> _Aim of the task_
Reproduce every row below word for word, leaving out the pictures and keeping only the text.

= = = = =

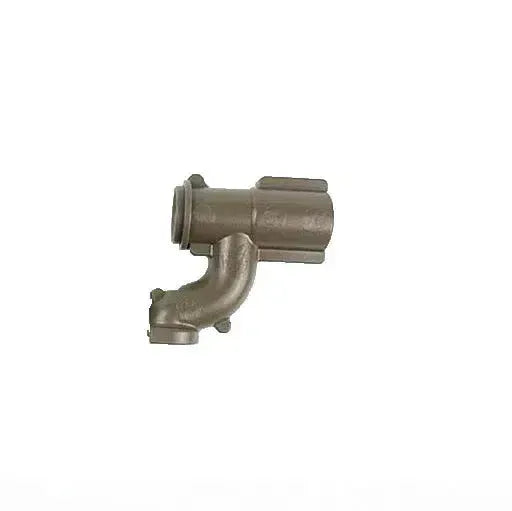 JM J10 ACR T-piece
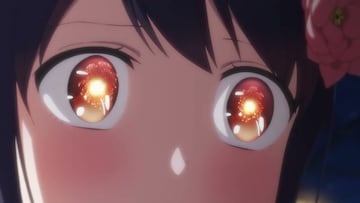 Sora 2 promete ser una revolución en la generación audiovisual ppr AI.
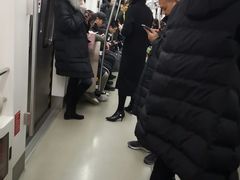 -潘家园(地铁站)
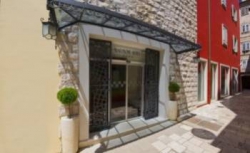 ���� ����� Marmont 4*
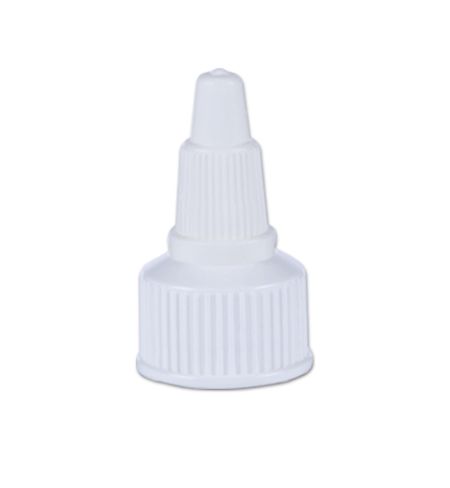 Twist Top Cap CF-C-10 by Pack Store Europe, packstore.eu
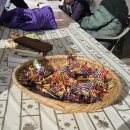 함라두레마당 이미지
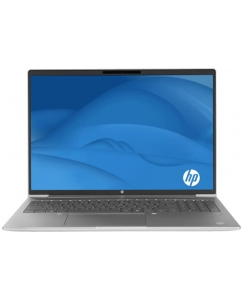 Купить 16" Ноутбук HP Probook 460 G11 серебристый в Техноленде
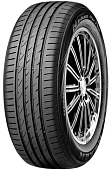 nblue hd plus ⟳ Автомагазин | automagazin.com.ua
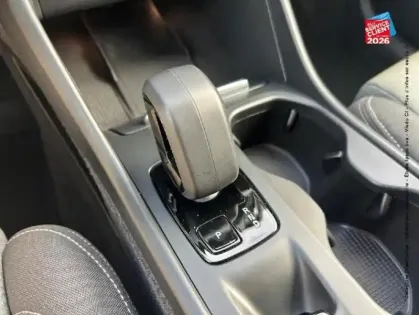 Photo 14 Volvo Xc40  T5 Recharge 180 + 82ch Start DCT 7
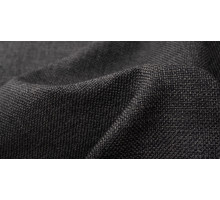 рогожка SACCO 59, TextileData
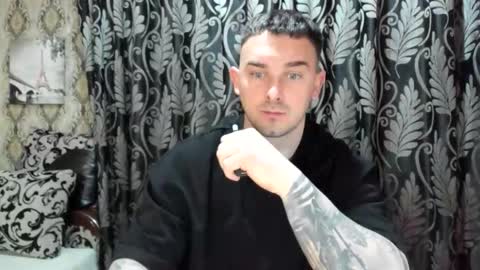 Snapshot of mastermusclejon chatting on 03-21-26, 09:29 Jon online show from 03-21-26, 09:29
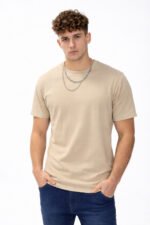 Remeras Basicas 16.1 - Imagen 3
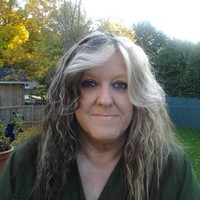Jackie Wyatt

= = = = =

> _Result of this task_
 JM J10 ACR T-piece
 Sora 2 promete ser una revolución en la generación audiovisual ppr AI.
 -潘家园(地铁站)
 ���� ����� Marmont 4*
 Twist Top Cap CF-C-10 by Pack Store Europe, packstore.eu
 함라두레마당 이미지
 Купить 16" Ноутбук HP Probook 460 G11 серебристый в Техноленде
 nblue hd plus ⟳ Автомагазин | automagazin.com.ua
 Photo 14 Volvo Xc40  T5 Recharge 180 + 82ch Start DCT 7
 рогожка SACCO 59, TextileData
 Snapshot of mastermusclejon chatting on 03-21-26, 09:29 Jon online show from 03-21-26, 09:29
 Remeras Basicas 16.1 - Imagen 3
Jackie Wyatt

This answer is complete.